Oncol Lett. 2021 May;21(5):357. doi: 10.3892/ol.2021.12618. Epub 2021 Mar 4.


Circulating tumor cells (CTCs) provide accurate information on the clinical stage of cancer progression. The present study examined the clinical validity and feasibility of a new medical device for the in vivo isolation of CTCs from the blood of patients with prostate cancer (PCa). The GILUPI CellCollector® (DC01) was applied in 188 cases. The CTC/prostate-specific antigen (PSA) profile of each patient was checked for therapeutic monitoring of patients with PCa.
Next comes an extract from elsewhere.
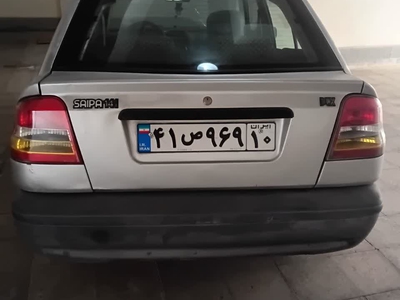 پراید 141 ساده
The CellCollector, which is a unique in vivo approach for the isolation of CTCs, was compared with the CellSearch® system, which is the current standard. Overall survival (OS) and diagnostic performance were evaluated. By in vivo isolation, 78.9% (56/71) of patients with metastatic disease (PCa-m) and 46.3% (24/53) of patients with localized disease (PCa-l) had ≥1 captured CTC. Kaplan-Meier analysis revealed that patients with PCa-m that had ≥5 CTCs had a significantly different OS compared with those with <5 CTCs (27.5 months vs. 37 months; HR 2.6; 95% CI 0.78-8.3). Patients with a higher number of CTCs at all time-points had the shortest median OS of 25 months (HR 1.9; 95% CI 0.4-11.6). The effectiveness of CTC isolation technologies demonstrated that in 65.7% of the applications, patients with cancer were positive for CTCs using the CellCollector. By contrast, the CellSearch system detected CTCs in 44.4% of applications. In vivo isolation of CTCs demonstrated the clinical viability of the CellCollector, related to the current standard for the isolation of CTCs from patients with PCa. The advantage of the in vivo device is that it overcomes the blood volume limitations of other CTC assays. Furthermore, the present study revealed that the CellCollector was well tolerated, and no adverse events (AEs) or serious AEs were reported.

Keywords: CellCollector®; circulating tumor cells; in vivo isolation; liquid biopsy; prostate cancer.

Grant support

Financial funding for the implementation of this study was received from the GILUPI GmbH. The sponsor played no role in the study.